Kadınlar olarak gücümüzün farkında olmamız, en başta kendimizi tanımamızla, yaşadıklarımızı sorgulamamızla, yapabileceklerimizin farkına varmamızla başladı… Bu farkındalık yıllardır bize “kader” diye öğretilenleri ters düz etme, değiştirme inancı verdi…
Doğduğumuz andan itibaren “zayıf” olduğumuz öğretildi. Sessiz kalmamız istendi. Ev, aile, çocuk vb. beynimizle, bedenimizle tamamen erkeğin hizmetine sunulduk. Yanımızda hep sığınacağımız, bizi koruyacak birinin varlığı şart koşuldu. Aksi durumda “eksik” sayıldık. Erkek çocuğun dünyaya gelmesi büyük bir coşkuyla karşılanırken bizim doğumumuz, sessizlikle geçiştirildi. Çünkü o andan itibaren bizi bekleyen; baskı, şiddet, hor görülme, aşağılanma vb. her türden sömürü, yok sayılmaydı…
En korunaklı zannettiğimiz evimizde karardı önce dünyamız. En yakınlarımızın istismarına uğradık ama sesimiz boğuldu, “kol kırıldı yen içinde kaldı!” Ardından kurtuluş zannederek gittiğimiz koca evinde “büyük sevgi” sözleriyle şiddetin başka türlerini tanıdık. Sokağın, çalıştığımız fabrikanın, tarlanın, gittiğimiz okulun, erkek egemen sistemin işgal ettiği ve bize yaşam hakkı tanımadığı yerler olduğunu öğrendik sonra.

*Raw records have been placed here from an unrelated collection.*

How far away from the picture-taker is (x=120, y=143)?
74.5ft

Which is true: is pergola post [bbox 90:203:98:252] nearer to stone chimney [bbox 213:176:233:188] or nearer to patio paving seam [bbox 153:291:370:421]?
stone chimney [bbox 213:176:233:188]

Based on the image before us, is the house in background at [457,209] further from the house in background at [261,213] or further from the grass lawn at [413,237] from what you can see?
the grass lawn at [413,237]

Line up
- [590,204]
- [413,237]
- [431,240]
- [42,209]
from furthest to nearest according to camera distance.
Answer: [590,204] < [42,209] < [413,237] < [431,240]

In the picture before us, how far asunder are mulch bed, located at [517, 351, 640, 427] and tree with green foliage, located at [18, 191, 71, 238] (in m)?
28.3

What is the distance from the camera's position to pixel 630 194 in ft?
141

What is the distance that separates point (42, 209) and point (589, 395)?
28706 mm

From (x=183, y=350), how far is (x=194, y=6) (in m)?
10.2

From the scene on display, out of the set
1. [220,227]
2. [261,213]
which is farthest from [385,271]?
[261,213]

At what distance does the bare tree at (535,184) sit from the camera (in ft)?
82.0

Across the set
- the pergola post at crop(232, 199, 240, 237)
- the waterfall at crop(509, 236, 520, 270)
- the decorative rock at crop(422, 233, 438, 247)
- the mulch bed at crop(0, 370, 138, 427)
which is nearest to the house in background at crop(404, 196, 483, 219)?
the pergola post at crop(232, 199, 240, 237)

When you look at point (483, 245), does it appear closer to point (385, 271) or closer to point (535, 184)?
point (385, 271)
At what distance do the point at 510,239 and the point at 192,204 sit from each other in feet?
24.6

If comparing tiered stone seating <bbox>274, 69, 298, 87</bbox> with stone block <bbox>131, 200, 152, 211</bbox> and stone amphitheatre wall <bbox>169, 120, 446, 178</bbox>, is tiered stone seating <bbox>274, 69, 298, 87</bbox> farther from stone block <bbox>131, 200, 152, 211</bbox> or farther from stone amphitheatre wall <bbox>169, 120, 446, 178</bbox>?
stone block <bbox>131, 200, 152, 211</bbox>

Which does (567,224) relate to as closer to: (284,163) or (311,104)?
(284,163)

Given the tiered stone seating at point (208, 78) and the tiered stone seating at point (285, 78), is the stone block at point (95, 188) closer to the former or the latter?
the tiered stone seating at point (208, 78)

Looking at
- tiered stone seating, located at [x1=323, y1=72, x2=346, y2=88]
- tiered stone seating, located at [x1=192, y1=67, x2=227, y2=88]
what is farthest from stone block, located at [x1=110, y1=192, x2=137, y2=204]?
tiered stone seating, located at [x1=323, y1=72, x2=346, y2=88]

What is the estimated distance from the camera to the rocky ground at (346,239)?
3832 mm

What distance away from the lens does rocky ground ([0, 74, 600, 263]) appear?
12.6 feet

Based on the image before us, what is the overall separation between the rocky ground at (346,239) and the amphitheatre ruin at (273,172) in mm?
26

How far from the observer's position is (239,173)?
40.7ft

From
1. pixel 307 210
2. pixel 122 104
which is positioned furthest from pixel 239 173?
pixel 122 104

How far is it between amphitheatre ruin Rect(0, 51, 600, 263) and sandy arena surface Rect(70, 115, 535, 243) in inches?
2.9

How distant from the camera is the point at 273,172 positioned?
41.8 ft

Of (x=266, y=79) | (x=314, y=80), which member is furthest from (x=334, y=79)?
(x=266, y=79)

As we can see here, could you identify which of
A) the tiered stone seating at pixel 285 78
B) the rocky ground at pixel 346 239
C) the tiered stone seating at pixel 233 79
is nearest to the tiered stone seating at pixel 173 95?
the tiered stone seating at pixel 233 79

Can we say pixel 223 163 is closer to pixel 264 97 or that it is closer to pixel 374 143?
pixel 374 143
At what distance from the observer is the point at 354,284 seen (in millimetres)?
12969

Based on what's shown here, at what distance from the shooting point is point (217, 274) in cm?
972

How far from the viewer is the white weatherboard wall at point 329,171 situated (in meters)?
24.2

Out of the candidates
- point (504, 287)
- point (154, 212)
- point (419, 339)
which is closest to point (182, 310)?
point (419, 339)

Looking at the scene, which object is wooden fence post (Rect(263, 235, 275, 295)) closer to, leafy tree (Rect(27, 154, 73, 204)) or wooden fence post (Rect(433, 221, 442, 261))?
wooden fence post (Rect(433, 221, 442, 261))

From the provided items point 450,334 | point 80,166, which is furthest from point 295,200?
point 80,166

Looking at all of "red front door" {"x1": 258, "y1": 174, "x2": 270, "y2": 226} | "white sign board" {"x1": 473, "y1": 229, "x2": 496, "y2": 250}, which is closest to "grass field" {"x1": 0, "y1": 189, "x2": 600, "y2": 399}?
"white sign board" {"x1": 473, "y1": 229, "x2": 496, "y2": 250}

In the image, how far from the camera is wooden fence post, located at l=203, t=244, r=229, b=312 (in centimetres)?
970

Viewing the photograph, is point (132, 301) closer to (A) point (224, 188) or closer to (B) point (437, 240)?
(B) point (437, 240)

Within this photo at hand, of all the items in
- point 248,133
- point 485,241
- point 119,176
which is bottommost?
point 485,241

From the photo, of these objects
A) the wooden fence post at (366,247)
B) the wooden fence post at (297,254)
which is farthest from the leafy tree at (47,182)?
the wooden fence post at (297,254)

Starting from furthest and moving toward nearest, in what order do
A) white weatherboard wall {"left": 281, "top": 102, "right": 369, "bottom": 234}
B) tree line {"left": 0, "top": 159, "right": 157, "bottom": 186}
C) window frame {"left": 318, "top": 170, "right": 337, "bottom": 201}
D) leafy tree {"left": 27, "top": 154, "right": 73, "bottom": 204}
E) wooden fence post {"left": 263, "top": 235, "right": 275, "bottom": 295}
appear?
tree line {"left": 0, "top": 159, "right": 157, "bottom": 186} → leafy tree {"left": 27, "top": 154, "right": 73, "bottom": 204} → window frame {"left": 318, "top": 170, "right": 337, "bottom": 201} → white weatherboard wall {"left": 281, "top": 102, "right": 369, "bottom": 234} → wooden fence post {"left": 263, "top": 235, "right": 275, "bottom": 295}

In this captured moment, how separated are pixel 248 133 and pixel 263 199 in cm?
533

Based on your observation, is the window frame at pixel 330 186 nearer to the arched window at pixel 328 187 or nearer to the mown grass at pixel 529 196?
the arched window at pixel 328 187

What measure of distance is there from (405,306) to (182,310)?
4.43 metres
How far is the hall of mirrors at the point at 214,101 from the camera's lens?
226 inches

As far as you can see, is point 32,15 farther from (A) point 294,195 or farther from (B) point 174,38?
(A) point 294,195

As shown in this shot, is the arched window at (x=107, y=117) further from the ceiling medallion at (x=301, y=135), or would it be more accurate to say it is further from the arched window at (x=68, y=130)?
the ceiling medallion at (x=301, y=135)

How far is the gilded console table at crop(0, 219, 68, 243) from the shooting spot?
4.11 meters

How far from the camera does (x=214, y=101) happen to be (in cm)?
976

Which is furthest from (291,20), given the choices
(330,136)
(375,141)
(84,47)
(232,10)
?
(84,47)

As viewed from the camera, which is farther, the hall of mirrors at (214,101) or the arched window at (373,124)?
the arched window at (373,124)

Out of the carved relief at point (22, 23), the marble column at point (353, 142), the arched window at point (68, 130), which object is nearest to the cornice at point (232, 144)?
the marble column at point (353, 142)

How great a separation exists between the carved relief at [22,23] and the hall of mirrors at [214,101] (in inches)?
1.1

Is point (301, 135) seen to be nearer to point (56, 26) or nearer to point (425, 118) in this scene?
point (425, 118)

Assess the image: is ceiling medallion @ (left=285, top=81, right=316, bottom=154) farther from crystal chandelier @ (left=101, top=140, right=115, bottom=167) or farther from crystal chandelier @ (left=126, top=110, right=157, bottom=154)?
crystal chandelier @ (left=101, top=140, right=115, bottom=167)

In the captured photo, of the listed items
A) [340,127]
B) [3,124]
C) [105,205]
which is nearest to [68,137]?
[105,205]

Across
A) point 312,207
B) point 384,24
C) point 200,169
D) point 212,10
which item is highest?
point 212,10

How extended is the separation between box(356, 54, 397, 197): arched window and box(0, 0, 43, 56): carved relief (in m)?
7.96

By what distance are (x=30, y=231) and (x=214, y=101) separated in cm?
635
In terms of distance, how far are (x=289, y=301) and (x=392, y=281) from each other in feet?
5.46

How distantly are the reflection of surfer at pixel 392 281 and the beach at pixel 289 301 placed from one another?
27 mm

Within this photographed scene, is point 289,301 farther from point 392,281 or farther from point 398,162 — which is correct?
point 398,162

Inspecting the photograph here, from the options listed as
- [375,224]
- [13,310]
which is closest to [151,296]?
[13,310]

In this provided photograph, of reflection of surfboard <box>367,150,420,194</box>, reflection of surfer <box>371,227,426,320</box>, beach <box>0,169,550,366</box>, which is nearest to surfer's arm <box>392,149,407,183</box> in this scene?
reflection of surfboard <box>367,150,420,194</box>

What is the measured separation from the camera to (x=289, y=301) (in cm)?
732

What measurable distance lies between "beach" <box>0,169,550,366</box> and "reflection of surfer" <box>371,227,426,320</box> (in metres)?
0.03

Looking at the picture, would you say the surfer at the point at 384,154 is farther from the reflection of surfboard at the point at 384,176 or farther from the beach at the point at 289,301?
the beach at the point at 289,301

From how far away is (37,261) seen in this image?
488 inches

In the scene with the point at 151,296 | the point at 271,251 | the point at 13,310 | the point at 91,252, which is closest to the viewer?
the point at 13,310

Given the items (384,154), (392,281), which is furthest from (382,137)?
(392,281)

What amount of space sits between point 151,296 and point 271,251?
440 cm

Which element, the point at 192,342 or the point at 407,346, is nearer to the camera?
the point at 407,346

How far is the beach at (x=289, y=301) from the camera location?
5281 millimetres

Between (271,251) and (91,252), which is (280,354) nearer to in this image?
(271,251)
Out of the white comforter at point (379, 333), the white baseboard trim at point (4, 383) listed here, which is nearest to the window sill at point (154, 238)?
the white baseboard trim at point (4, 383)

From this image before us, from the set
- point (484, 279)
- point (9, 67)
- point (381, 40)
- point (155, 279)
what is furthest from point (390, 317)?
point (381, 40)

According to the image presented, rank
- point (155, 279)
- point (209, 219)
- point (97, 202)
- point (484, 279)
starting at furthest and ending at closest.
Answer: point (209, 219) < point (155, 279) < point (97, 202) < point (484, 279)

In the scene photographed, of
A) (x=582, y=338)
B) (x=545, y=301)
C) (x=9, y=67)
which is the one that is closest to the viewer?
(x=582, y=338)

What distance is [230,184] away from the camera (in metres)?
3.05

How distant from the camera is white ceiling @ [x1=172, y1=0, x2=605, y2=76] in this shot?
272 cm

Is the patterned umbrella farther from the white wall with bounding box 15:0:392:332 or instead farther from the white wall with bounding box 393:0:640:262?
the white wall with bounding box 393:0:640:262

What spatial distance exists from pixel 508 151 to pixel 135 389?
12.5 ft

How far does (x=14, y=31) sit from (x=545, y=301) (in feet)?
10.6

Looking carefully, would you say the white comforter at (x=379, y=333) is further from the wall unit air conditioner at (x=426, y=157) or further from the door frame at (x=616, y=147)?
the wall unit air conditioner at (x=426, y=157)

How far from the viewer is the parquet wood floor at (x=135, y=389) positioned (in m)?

Yani büyüdükçe boynumuza vurulan zincirlerin sayısı da büyüdü…
İki yol ayrımı çıktı karşımıza. Ya şimdiye kadar yaşadığımız ve “kaderimiz” diye öğretilen bu yaşamı kabul edecek ya da bütün bunları değiştirmek için, özgürlüğümüz uğruna mücadele edecektik. Birinci yolu seçenlerimiz; bize dayatılan dört duvar içinde karanlığa mahkum olurken; mücadele yolunu seçenlerimiz olarak bizler; çoğaldık, örgütlendik, örgütlendikçe özgürleştik…
ÖRGÜTLENDİKÇE ÖZGÜRLEŞECEĞİZ…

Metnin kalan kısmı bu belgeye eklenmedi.